### EXERCISE REQUIREMENTS
a. In the Dask LightGBM post, how many rows and columns does the dataset have?
b. Please list every keyword argument passed to Client in the Dask LightGBM post.

### DOCUMENT SECTION
I'm trying to run a relatively large DASKLightGBM task on relatively small machine (32GB RAM, 8 cores), so I cap the memory usage to 20GB... The dataset is about 100M rows with 50 columns. I know it is large, but aren't we trying to do out of core ML?
client = Client(memory_limit='20GB', processes=False,
n_workers=1, threads_per_worker=7)
params = {"max_depth":4,"n_estimators":800,"client":client}
learner = lightgbm.DaskLGBMRegressor(**params)
learner.fit(dd_feature_009a013a_train[x_columns],dd_price_solely_y_train[y_column_now])
However, errors are output and process are dead:
/home/ubuntu/anaconda3/lib/python3.8/site-packages/lightgbm/dask.py:317: UserWarning: Parameter n_jobs will be ignored.
_log_warning(f"Parameter {param_alias} will be ignored.")

Phrase grounding data

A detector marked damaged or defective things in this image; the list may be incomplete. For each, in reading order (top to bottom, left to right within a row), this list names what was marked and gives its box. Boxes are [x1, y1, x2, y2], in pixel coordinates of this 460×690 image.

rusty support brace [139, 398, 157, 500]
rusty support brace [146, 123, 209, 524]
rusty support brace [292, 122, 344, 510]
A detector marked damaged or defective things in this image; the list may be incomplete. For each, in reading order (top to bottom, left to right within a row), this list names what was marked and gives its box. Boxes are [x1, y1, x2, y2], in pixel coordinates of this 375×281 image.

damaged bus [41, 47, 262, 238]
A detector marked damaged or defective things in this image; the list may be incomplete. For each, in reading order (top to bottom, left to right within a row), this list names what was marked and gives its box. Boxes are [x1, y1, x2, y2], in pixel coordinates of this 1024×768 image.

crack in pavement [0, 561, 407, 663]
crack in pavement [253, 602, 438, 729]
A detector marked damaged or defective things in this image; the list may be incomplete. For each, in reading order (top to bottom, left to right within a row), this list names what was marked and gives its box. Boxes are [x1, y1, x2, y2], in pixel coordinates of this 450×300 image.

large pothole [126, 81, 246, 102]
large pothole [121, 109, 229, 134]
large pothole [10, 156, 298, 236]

==

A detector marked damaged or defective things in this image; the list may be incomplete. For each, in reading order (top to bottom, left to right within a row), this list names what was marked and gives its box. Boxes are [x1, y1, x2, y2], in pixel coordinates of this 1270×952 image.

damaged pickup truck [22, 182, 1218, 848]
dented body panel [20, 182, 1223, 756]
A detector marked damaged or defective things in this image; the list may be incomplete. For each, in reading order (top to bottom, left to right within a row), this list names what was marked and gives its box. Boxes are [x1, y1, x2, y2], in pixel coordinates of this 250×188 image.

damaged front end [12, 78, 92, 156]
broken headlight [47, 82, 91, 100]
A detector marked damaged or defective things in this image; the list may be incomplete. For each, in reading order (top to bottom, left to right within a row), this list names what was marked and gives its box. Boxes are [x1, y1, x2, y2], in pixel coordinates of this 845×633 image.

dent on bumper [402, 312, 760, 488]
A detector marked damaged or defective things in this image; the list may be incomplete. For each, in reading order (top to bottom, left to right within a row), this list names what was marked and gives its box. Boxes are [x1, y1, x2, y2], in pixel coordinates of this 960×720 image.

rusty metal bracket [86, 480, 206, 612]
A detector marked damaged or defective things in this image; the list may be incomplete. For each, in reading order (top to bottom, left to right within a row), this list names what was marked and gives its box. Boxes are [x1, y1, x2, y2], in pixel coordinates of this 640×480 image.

### WRITTEN RESPONSES
a. About 100M rows with 50 columns.

b. memory_limit, processes, n_workers, threads_per_worker